A força desta escultura e das palavras que podem ser lidas, nos epitáfios de ambos, celebra um amor que nem mesmo a morte conseguiu destruir, Ele vivo e sexualmente potente dentro dela da sua alma ainda que morto e ela desejada ainda que morta, mas viva. Um amor que vai alem das fronteiras da vida e da morte, um amor que continua vivo mesmo depois da morte de ambos pois todos que se lembram da história sentem inveja de não ter um amor assim, ou se envergonham de não terem coragem de amar desta maneira.
Como disse antes, nos encantamos com mitos e histórias de grandes amores, mas fugimos aterrorizados diante das paixões impossíveis, com medo da dor da perda, muito antes da perda realmente acontecer.
Maria gravou na pedra sua declaração de amor a Antonio, para que suas palavras pendurassem no tempo e não fossem esquecidas pelos que ali passassem:
“Ó Nino, meu eterno esposo, meu guia e motivo eterno da minha saudade e de meu pranto.Tributo de Maria”
Quando do falecimento de Maria os familiares gravaram o seu testemunho:
“Aqui repousa Maria Cantarella ao lado de seu inseparável e amado esposo”

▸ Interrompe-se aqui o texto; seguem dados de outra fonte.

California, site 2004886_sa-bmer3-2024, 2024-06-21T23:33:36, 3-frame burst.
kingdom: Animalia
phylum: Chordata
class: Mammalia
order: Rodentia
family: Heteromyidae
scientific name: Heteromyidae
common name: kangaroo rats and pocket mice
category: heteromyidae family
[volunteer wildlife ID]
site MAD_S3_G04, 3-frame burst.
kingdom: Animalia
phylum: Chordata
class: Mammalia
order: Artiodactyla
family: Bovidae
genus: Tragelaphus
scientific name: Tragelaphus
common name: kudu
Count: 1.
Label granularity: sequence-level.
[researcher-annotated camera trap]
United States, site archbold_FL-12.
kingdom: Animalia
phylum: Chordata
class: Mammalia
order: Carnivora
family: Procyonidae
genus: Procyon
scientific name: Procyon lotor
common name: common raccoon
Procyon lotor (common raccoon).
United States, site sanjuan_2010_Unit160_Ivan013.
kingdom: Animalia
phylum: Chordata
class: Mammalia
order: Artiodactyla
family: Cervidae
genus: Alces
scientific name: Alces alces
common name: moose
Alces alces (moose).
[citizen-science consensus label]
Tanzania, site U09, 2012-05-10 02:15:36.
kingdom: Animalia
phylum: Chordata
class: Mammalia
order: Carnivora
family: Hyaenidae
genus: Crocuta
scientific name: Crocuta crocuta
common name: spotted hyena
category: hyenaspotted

Tantos buscam lendas, falam dos túmulos míticos de Tristão e Isolda, fazem juras de amor como Romeu e Julieta, mas não sabem que se entrarem pelo portão lateral do Cemitério São Paulo na Rua Cardeal Arcoverde poderão por rosas vermelhas num tumulo real de pessoas reais que viveram nesta cidade e nos deixaram um legado de amor e de eternidade.
Não se afobe, não
Que nada é pra já
O amor não tem pressa
Ele pode esperar em silêncio
Num fundo de armário
Na posta-restante
Milênios, milênios
No ar
E quem sabe, então
E quem sabe, então
O Rio será
Alguma cidade submersa
Os escafandristas virão
Explorar sua casa
Seu quarto, suas coisas
Sua alma, desvãos
Sábios em vão
Sábios em vão
Tentarão decifrar
O eco de antigas palavras
Fragmentos de cartas, poemas
Mentiras, retratos
Vestígios de estranha civilização
Não se afobe, não
Não se afobe, não
Que nada é pra já
Amores serão sempre amáveis
Futuros amantes, quiçá
Se amarão sem saber
Com o amor que eu um dia
Deixei pra você
Futuros amantes Chico Buarque/1993
Bem... se preferirem temas mais mitológicos, no Cemitério da Consolação existe uma escultura de Nicolau Rollo representando Orfeu e Eurídice.